AIM OF THE TASK ▸ Reproduce the material verbatim, beginning at the line containing "How far is stack" and continuing through the end of the material, with both ends included. Leave out any pictures.

[Questions about pictured scenes]

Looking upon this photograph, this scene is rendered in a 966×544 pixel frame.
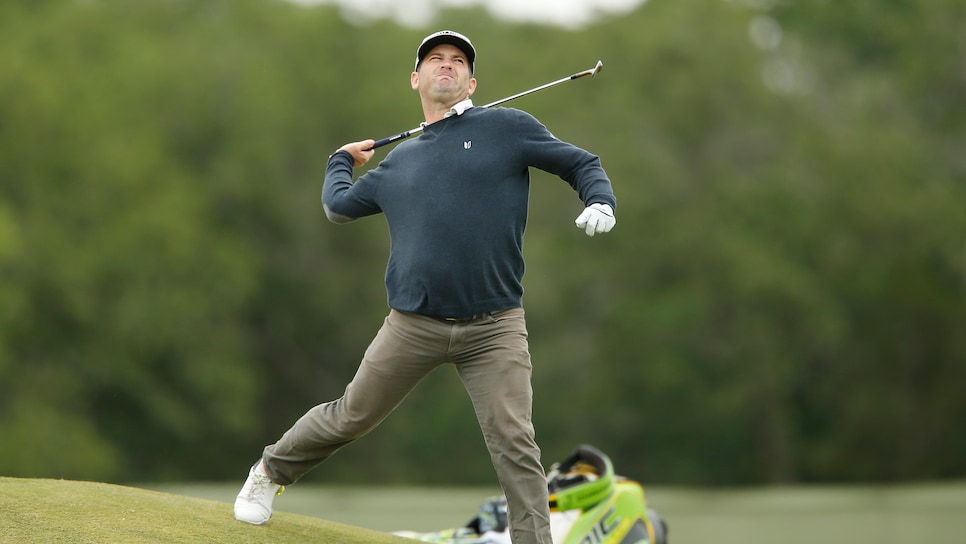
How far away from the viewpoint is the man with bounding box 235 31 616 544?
4922mm

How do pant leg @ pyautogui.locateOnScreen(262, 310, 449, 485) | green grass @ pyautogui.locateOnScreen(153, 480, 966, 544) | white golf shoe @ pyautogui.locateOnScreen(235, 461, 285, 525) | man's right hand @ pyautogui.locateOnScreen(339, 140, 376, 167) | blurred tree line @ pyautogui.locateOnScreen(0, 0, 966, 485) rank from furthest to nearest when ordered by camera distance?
blurred tree line @ pyautogui.locateOnScreen(0, 0, 966, 485), green grass @ pyautogui.locateOnScreen(153, 480, 966, 544), man's right hand @ pyautogui.locateOnScreen(339, 140, 376, 167), white golf shoe @ pyautogui.locateOnScreen(235, 461, 285, 525), pant leg @ pyautogui.locateOnScreen(262, 310, 449, 485)

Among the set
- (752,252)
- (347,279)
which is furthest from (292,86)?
(752,252)

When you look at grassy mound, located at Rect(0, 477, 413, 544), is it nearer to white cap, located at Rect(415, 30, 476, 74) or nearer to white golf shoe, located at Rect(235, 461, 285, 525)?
white golf shoe, located at Rect(235, 461, 285, 525)

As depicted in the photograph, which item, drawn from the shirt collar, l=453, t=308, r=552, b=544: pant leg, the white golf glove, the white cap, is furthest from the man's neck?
l=453, t=308, r=552, b=544: pant leg

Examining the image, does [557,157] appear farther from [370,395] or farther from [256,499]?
[256,499]

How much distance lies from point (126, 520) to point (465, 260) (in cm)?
157

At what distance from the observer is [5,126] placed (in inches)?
1123

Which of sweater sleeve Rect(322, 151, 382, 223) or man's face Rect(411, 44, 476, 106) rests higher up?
man's face Rect(411, 44, 476, 106)

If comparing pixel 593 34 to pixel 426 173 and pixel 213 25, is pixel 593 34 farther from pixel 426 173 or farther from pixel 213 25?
pixel 426 173

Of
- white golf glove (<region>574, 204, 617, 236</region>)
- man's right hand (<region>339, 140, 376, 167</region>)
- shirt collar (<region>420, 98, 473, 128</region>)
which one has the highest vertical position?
shirt collar (<region>420, 98, 473, 128</region>)

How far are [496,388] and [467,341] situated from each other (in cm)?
20

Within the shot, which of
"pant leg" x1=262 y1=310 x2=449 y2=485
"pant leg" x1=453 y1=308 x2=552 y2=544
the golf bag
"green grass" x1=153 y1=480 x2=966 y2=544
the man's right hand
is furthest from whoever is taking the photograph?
"green grass" x1=153 y1=480 x2=966 y2=544

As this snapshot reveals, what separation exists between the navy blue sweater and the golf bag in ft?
5.51

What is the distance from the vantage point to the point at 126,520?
16.5 feet
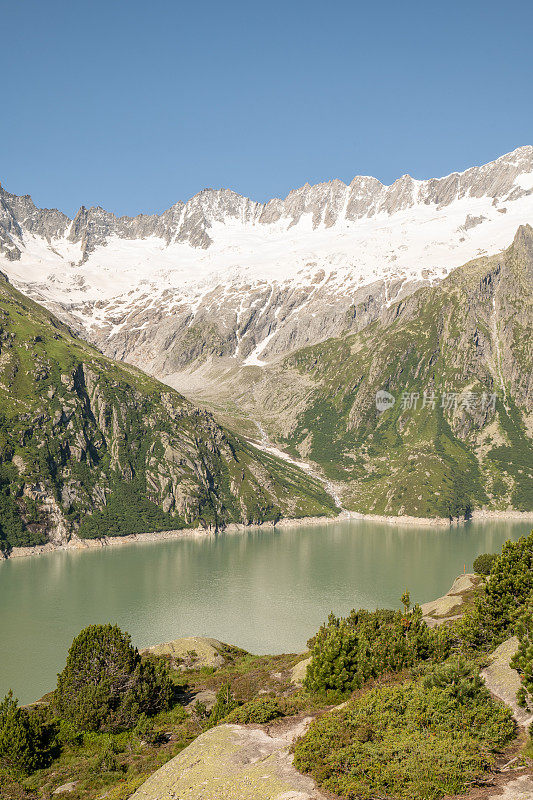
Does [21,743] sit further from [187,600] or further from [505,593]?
[187,600]

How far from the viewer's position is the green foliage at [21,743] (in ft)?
137

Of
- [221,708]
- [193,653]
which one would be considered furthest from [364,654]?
[193,653]

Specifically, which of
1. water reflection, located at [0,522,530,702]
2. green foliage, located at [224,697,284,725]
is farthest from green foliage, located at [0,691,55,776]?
water reflection, located at [0,522,530,702]

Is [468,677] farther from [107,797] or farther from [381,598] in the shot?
[381,598]

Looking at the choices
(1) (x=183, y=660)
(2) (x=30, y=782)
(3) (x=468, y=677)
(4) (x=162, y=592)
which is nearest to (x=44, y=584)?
(4) (x=162, y=592)

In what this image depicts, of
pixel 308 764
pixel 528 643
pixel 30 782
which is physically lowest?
pixel 30 782

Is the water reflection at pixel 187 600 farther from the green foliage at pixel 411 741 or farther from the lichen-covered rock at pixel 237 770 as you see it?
the green foliage at pixel 411 741

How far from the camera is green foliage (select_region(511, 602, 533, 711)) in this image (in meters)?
28.8

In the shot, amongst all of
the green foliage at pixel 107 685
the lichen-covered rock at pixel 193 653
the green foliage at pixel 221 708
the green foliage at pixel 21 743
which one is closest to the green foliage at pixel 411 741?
the green foliage at pixel 221 708

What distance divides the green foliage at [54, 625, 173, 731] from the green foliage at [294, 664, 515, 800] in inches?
1044

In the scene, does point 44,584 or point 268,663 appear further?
point 44,584

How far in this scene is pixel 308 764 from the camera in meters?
25.8

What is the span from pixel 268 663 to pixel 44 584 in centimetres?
12204

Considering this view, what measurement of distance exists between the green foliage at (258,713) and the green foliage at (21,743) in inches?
716
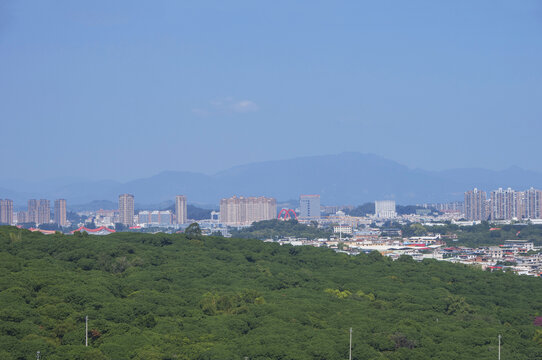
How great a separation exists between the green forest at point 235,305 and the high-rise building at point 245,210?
88781 mm

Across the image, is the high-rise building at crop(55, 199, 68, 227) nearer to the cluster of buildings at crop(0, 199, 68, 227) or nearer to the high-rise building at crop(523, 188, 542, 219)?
the cluster of buildings at crop(0, 199, 68, 227)

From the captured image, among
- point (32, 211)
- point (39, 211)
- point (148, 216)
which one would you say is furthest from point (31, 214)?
point (148, 216)

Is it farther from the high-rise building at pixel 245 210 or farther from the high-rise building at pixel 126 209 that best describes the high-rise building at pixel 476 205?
the high-rise building at pixel 126 209

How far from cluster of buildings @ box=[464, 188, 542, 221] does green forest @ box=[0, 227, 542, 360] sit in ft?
246

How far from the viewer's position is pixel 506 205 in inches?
4375

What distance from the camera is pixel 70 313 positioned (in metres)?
22.5

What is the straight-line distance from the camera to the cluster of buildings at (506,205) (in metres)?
110

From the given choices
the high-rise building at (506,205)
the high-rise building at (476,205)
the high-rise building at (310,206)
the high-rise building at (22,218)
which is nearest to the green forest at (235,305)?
the high-rise building at (506,205)

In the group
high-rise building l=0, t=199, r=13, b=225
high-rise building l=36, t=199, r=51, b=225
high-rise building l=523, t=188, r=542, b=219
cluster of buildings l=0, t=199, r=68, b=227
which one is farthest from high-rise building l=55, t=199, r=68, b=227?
high-rise building l=523, t=188, r=542, b=219

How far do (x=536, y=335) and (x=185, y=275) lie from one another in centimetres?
1261

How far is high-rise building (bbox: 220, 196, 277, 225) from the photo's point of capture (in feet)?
417

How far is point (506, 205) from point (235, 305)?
91205mm

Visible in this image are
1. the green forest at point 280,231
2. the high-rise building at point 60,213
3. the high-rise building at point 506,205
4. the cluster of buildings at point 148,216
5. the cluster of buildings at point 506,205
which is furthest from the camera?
the high-rise building at point 60,213

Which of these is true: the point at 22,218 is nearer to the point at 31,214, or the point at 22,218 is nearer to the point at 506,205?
the point at 31,214
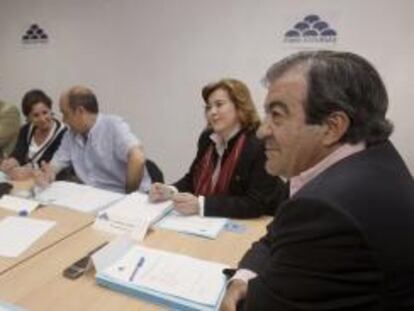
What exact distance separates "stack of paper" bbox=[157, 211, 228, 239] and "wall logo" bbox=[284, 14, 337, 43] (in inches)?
72.1

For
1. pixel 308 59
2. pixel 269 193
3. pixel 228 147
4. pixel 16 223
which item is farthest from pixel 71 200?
pixel 308 59

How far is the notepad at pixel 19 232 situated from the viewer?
→ 4.82ft

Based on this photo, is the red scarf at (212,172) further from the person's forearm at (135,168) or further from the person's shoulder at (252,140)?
the person's forearm at (135,168)

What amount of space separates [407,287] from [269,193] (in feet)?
3.50

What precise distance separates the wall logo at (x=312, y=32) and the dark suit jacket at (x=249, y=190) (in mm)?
1355

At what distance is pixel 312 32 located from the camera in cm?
299

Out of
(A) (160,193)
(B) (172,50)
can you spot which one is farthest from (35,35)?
(A) (160,193)

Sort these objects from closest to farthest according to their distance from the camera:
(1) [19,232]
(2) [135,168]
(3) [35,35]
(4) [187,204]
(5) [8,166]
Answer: (1) [19,232], (4) [187,204], (2) [135,168], (5) [8,166], (3) [35,35]

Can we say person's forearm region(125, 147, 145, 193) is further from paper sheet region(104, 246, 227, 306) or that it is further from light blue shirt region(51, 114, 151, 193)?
paper sheet region(104, 246, 227, 306)

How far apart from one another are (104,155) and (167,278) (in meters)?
1.39

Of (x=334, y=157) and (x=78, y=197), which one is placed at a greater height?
(x=334, y=157)

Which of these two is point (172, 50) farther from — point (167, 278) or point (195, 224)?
point (167, 278)

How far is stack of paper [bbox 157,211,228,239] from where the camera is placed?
1604mm

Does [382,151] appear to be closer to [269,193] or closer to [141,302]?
[141,302]
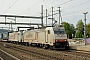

TASK OUTPUT ▸
How far is stack of paper [bbox 157,211,228,239] from where the camera is placed?
1604mm

Does [382,151] appear to be closer to [269,193] or closer to [141,302]?
[141,302]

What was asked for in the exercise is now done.